My fantasy was never to be realized. I had the most perfect baby on earth, and I’m home like I wanted to be. But so is my husband. How can I put this delicately? He’s home. He’s at home. He works at home. He’s a stay-at-home dad. Oh, forget delicacy: He’s in my way.

Whereas I once thought our house too big, it’s now not nearly big enough. I no longer prize our open floor plan, dreaming instead of old-fashioned heavy-paneled oak doors. His basement office floods frequently for very different reasons each time; I suspect sabotage.

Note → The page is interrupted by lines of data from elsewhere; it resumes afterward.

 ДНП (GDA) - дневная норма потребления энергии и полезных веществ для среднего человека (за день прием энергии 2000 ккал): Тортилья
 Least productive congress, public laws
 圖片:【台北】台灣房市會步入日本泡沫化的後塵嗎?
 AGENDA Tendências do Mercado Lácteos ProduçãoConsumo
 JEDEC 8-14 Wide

My fantasies now involve a second separate kitchen, since ours is at all times devoted to some stage of tea making, including the choice of mug or glass, bag or loose tea; water boiling; tea steeping; tea cooling; and tea bag or infuser draining in the sink. I tried to make myself a cup not long ago and was admonished for adding lemon to Earl Grey (apparently its essence of orange precludes the addition of lemon or milk). Someone has way too much time on his hands.

I know I should be thrilled. Our business, sold when Alec was four months old, did well enough to make us pretty well off, with prudence. We don’t have to work outside the home, so my son doesn’t have to be in day care, so we’re not forced to work to finance it. My husband is central to his son’s life and not merely in its periphery.

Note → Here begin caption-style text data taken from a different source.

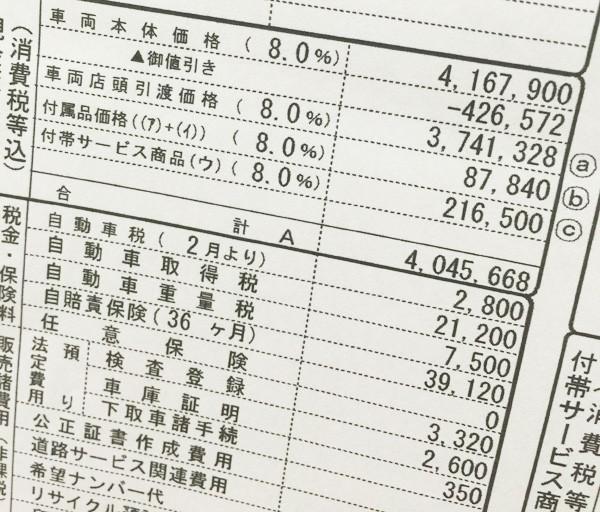 フォルクスワーゲン・パサートヴァリアント TSI Comfortline(コンフォートライン) 見積書値引き額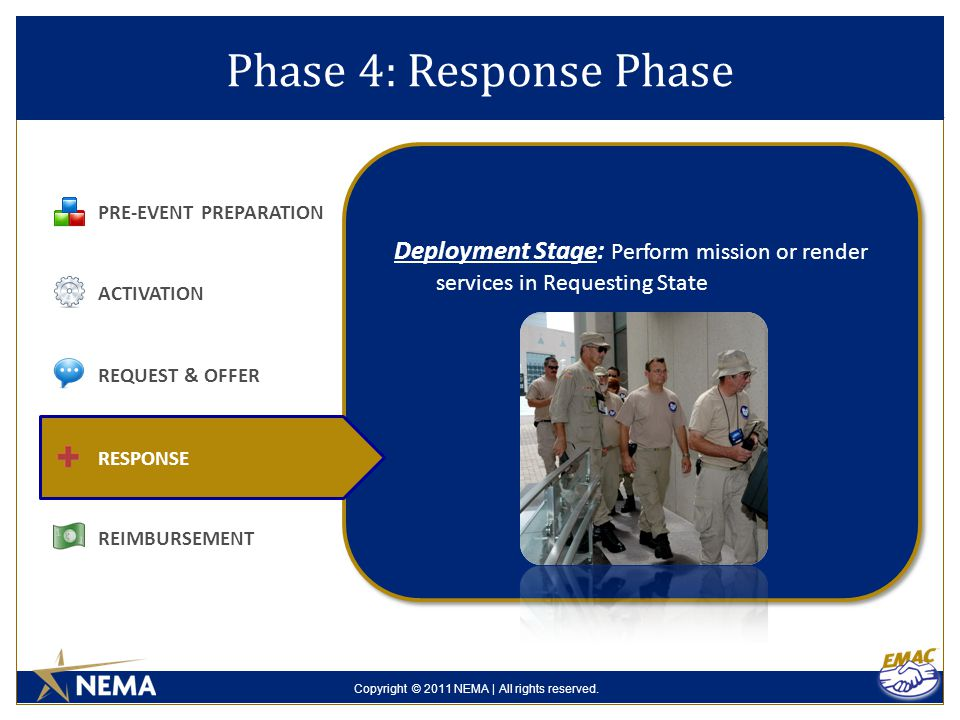 Copyright © 2011 NEMA | All rights reserved. Phase 4: Response Phase PRE-EVENT PREPARATION ACTIVATION REQUEST & OFFER REIMBURSEMENT RESPONSE Deploymen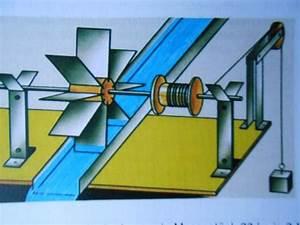 Wirkungsgrad Berechnen Motor : elektromotor ersetzt wasserrad berechnung der leistung mathelounge ~ Themetempest.com Abrechnung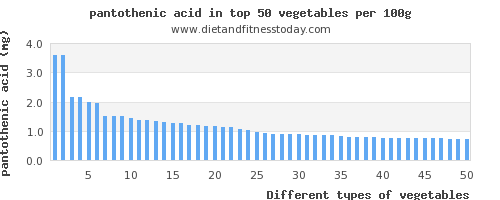 vegetables pantothenic acid per 100g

And I understand that he has faced three life changes at once: stopping work, selling his business and having a child. But this doesn’t mean his being underfoot is any less annoying.

Like appearing uncannily at the precise moment my sister answers the phone on the other end of the line — and smirking. Like offering to help unload the groceries only on those days when I buy personal hygiene products. Like asking to join me and Alec on our walk as we don our jackets — but can we go after he finishes his coffee and newspaper, checks his messages, takes a shower and brews a second cup of coffee? Then pouting when I act impatient. Annoying like a throw rug with one upturned corner that trips you up no matter what measures you take to smooth it down.

My husband says I have a life any woman would kill for, but I say it is one that any woman would kill from. This belief is borne out by friends and strangers alike, with whom I find myself desperately sharing my situation. The response is nearly universal — it ranges from “Oh, my God!” to “You poor thing,” to “Oh, no!” — and is always accompanied by a look of horror. New wives, old wives, grandmothers: “I don’t know what I’d do if mine were home all day.”

What’s going to happen when my son is in school and comes home sobbing when he learns that all the other fathers go to something called “work” every day, while his dad never seems to have to be anywhere at any given time? I can’t begin to calculate what this is worth in future therapy dollars.

Alec is old enough for us to start vetting schools. But what I should be doing is vetting a day-care center for dads, where stay-at-home husbands can adjourn for a few hours a day, preferably daylight hours. The perfect center will offer cushy leather armchairs with ottomans, ample phone jacks and DSL service, a varied assortment of loose teas, one bathroom per member and a library large enough to serve a mid-sized county — and that’s just with nautical and travel books.

I realize what I’m describing is an old-fashioned men’s club moved technologically into the 21st century and that my personal woman’s movement has gone full circle. But other than his getting a job (never!) or starting another business (not with my help!), this is all I can think of to preserve my sanity — besides going back to work myself … and then fantasizing about staying home.

In all fairness, Annette’s husband is a writer who works from a flooded basement.